[[ Excerpt to read, beginning ]]

NASA's astrobiology rover Perseverance makes historic Mars landing

NASA’s science rover Perseverance, the most advanced astrobiology laboratory ever sent to another world, streaked through the Martian atmosphere on Thursday and landed safely on the floor of a vast crater, its first stop on a search for traces of ancient microbial life on the Red Planet, Reuters reports. 

Mission managers at NASA’s Jet Propulsion Laboratory near Los Angeles burst into applause and cheers as radio signals confirmed that the six-wheeled rover had survived its perilous descent and arrived within its target zone inside Jezero Crater, site of a long-vanished Martian lake bed.

The robotic vehicle sailed through space for nearly seven months, covering 293 million miles (472 million km) before piercing the Martian atmosphere at 12,000 miles per hour (19,000 km per hour) to begin its approach to touchdown on the planet’s surface.

Moments after touchdown, Perseverance beamed back its first black-and-white images from the Martian surface, one of them showing the rover’s shadow cast on the desolate, rocky landing site.

Because it takes radio waves 11 minutes to travel from Mars to Earth, the SUV-sized rover had already reached the Martian surface by the time its arrival was confirmed by signals relayed to Earth from one of several satellites orbiting Mars.

The spacecraft’s self-guided descent and landing during a complex series of maneuvers that NASA dubbed “the seven minutes of terror” stands as the most elaborate and challenging feat in the annals of robotic spaceflight.

[[ Excerpt to read, end ]]
[[ Records, beginning ]]

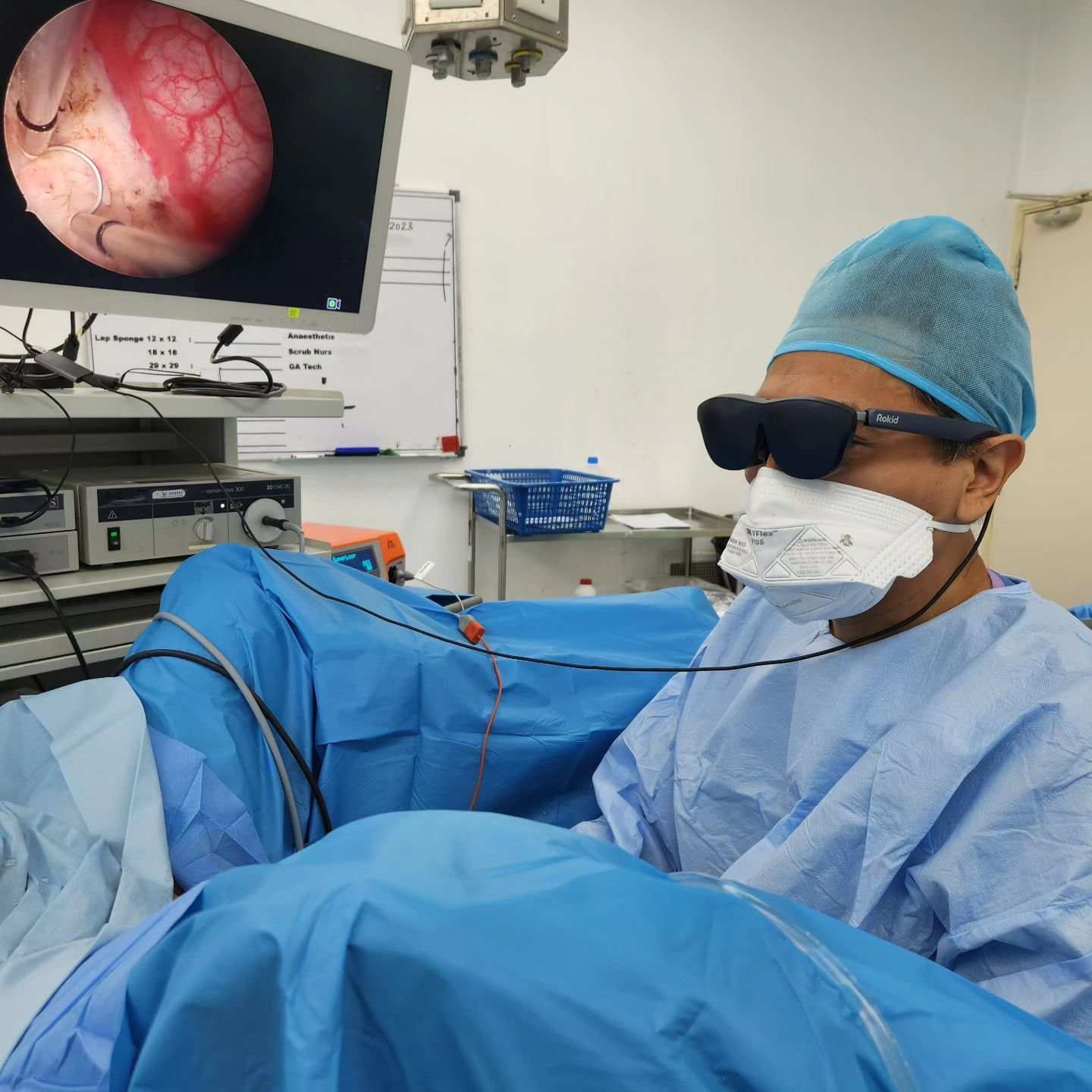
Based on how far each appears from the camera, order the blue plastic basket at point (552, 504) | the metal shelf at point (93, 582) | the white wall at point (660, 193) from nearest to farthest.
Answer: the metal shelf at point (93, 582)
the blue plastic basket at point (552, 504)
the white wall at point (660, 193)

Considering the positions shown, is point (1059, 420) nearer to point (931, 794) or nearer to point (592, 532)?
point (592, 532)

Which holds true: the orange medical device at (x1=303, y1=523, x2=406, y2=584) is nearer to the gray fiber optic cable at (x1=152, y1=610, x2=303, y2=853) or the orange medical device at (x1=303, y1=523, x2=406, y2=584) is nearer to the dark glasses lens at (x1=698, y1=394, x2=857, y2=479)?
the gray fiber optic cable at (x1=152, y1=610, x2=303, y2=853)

[[ Records, end ]]
[[ Records, beginning ]]

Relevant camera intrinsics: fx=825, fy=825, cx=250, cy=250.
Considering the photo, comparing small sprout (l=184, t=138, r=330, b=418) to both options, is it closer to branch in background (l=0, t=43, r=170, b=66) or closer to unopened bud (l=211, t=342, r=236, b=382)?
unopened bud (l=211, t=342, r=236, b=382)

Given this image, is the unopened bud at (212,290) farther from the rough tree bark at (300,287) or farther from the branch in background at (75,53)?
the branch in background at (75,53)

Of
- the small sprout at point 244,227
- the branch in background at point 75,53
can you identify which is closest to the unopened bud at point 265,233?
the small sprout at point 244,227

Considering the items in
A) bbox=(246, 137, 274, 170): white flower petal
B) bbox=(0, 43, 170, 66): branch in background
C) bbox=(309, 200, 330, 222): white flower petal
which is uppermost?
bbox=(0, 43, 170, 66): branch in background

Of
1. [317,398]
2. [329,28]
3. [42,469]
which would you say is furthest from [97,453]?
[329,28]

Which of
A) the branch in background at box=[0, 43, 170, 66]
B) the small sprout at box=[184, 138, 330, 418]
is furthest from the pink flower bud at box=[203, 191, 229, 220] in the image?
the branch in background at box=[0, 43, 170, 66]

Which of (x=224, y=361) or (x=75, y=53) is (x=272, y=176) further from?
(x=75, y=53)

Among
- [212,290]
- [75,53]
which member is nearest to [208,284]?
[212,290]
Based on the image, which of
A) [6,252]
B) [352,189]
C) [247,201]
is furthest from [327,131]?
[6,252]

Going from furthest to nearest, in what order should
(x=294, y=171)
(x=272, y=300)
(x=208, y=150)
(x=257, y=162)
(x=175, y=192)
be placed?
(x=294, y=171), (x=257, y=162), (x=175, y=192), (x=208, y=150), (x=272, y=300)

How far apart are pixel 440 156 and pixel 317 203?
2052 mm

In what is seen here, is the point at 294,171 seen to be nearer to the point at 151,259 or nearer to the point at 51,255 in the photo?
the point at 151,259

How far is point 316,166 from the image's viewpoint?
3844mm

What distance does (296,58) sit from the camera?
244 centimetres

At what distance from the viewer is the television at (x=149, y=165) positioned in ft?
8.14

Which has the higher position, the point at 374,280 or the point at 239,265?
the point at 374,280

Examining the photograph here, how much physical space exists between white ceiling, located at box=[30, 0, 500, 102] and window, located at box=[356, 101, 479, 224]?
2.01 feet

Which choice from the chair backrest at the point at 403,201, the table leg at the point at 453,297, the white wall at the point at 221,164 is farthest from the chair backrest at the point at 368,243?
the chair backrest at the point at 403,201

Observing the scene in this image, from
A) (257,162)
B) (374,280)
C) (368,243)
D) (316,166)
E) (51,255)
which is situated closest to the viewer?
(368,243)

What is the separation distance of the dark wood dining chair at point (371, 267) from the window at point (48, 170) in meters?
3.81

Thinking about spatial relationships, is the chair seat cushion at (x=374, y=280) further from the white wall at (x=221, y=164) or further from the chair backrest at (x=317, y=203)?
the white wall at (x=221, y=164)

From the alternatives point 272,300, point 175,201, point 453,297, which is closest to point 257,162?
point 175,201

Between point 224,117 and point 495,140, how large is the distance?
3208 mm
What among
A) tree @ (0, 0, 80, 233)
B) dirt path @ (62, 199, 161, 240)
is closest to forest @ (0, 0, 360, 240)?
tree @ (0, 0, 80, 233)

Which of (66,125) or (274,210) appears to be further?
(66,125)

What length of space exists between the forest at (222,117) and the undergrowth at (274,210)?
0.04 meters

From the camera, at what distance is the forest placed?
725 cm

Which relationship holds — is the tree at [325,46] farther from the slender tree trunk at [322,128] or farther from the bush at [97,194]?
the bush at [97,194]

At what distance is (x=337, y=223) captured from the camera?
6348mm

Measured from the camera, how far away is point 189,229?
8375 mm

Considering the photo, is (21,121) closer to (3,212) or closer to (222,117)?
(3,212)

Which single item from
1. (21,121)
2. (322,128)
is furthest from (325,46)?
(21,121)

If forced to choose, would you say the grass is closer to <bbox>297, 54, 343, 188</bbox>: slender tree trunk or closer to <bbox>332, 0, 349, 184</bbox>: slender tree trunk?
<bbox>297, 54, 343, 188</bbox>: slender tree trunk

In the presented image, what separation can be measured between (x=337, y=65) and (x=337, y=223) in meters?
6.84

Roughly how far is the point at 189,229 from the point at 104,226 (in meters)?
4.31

[[ Records, end ]]
[[ Records, beginning ]]

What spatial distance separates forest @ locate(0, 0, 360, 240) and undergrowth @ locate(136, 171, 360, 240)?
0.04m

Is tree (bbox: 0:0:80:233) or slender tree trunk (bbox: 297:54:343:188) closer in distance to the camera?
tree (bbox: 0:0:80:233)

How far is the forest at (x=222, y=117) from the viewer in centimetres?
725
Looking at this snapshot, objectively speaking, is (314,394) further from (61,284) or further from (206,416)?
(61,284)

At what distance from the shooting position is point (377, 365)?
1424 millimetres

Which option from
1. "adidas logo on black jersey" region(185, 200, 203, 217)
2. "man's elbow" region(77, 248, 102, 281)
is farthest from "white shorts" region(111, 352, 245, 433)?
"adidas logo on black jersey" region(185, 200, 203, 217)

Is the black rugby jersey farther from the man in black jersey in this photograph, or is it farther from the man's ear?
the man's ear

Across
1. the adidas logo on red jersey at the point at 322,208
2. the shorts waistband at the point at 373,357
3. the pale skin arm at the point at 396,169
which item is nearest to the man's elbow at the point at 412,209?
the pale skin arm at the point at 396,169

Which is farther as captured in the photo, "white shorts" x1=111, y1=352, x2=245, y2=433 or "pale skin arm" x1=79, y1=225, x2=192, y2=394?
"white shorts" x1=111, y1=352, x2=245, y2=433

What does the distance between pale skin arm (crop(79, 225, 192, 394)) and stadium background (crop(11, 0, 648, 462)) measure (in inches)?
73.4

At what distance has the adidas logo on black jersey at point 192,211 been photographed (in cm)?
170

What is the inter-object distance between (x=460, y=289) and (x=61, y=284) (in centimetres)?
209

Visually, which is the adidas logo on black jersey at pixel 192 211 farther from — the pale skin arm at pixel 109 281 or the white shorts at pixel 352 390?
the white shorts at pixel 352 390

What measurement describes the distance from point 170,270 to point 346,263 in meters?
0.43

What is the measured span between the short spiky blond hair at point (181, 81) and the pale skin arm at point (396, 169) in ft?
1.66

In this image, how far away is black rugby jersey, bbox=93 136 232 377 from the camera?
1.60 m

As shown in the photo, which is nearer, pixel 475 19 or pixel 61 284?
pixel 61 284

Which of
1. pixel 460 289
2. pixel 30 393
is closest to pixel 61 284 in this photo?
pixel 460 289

[[ Records, end ]]

_What you are asked to do_.
Write the next part of the report on the Perseverance rover's Mars landing, picking up right after its final sentence. None of the material has any bearing on what comes next.

_Answer box_.
“It really is the beginning of a new era,” NASA’s associate administrator for science, Thomas Zurbuchen, said earlier in the day during NASA’s webcast of the event.

The landing represented the riskiest part of two-year, $2.7 billion endeavor whose primary aim is to search for possible fossilized signs of microbes that may have flourished on Mars some 3 billion years ago, when the fourth planet from the sun was warmer, wetter and potentially hospitable to life.

Scientists hope to find biosignatures embedded in samples of ancient sediments that Perseverance is designed to extract from Martian rock for future analysis back on Earth - the first such specimens ever collected by humankind from another planet.

Two subsequent Mars missions are planned to retrieve the samples and return them to NASA in the next decade.

Thursday’s landing came as a triumph for a pandemic-weary United States in the grips of economic dislocation caused by the COVID-19 public health crisis.